# Tornado and Storm



## ezemaxima (Jan 12, 2008)

Now that Tornado and Storm are 5 weeks old, I was surprised how Tornado seems to be defending Storm. I just had to record it...

http://s10.photobucket.com/albums/a114/ezemaxima/pigeons/?action=view&current=MOV02862.flv


----------



## solly (Jul 18, 2005)

I don't know if i'm right but when my 2 dogs got to a certain age one used to act like that to the other but it was dominance.Jess used to keep Candy pinned in the corner of the room like this and if she tried to get past she would attack her.It got so bad i rehomed Candy to a lovely couple.Does Tornado let Storm come to the front of the box freely?On a positive note they are both lovely birds.


----------



## ezemaxima (Jan 12, 2008)

yes he does.... the reason he was acting like that was i had my hand reaching in but you can't see it on the video. Most of the time they are side by side on their nestbox.


----------



## Chicken_Pigeon (Apr 11, 2008)

Those birds are really pretty. Are those the two that were hatched by "Lost?"


----------



## Nosferatu09 (Mar 5, 2008)

very cute :> lovely!!!


----------



## ezemaxima (Jan 12, 2008)

Chicken_Pigeon said:


> Those birds are really pretty. Are those the two that were hatched by "Lost?"
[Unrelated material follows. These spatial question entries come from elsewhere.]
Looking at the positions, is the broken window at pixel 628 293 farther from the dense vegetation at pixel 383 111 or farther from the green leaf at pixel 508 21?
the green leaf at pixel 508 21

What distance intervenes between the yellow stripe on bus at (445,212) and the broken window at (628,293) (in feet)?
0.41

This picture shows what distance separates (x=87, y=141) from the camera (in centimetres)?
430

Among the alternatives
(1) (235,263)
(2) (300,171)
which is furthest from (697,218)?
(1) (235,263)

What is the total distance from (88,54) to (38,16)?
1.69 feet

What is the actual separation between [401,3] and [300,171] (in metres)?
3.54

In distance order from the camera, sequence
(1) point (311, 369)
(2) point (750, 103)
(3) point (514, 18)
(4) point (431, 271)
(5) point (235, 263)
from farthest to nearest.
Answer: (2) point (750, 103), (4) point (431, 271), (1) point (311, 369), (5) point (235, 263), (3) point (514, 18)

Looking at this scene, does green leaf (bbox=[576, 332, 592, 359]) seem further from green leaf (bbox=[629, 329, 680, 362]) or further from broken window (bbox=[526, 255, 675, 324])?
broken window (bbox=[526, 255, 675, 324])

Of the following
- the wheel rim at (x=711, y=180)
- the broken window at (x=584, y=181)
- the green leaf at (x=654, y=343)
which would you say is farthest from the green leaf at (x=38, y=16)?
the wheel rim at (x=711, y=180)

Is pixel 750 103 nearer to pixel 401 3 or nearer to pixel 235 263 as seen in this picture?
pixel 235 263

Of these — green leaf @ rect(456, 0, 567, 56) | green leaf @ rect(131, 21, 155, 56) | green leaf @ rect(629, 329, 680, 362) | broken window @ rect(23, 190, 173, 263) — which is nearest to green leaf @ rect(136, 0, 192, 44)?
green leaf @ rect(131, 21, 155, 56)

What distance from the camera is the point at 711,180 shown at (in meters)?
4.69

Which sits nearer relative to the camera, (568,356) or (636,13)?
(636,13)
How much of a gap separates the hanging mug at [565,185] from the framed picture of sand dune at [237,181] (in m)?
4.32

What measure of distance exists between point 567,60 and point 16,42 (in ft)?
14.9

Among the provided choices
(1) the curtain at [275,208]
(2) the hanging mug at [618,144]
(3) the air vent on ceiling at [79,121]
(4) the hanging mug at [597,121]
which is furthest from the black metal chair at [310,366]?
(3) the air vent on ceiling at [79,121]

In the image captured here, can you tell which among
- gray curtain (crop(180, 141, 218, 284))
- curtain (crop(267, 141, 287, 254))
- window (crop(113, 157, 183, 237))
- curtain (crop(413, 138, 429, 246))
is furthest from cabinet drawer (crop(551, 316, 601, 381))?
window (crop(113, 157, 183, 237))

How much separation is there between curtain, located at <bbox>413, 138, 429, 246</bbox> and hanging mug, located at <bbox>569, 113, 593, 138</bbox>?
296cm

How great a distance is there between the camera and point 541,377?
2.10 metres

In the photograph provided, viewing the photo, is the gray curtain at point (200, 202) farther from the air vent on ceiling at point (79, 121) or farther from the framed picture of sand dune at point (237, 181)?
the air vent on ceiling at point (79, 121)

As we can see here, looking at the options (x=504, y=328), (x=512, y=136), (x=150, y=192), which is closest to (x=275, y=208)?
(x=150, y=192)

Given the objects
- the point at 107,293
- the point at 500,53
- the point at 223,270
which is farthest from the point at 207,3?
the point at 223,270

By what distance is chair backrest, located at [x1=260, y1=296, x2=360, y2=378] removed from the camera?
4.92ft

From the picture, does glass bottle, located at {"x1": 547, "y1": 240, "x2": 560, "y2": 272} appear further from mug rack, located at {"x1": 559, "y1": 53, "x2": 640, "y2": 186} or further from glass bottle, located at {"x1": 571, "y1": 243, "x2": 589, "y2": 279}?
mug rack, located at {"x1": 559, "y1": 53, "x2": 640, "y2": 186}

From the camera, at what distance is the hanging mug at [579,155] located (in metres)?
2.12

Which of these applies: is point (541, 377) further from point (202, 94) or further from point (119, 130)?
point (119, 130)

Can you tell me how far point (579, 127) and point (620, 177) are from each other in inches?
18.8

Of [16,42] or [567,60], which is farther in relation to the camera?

Yup... that's them and has been a handful.


----------



## Pigeon lower (Oct 23, 2007)

what ones tornado and what ones storm ill guess the white is storm am i right?


----------



## ezemaxima (Jan 12, 2008)

Pigeon lower said:


> what ones tornado and what ones storm ill guess the white is storm am i right?


Tornado is the Grizzly and Storm is the blue bar splash/ pied.


----------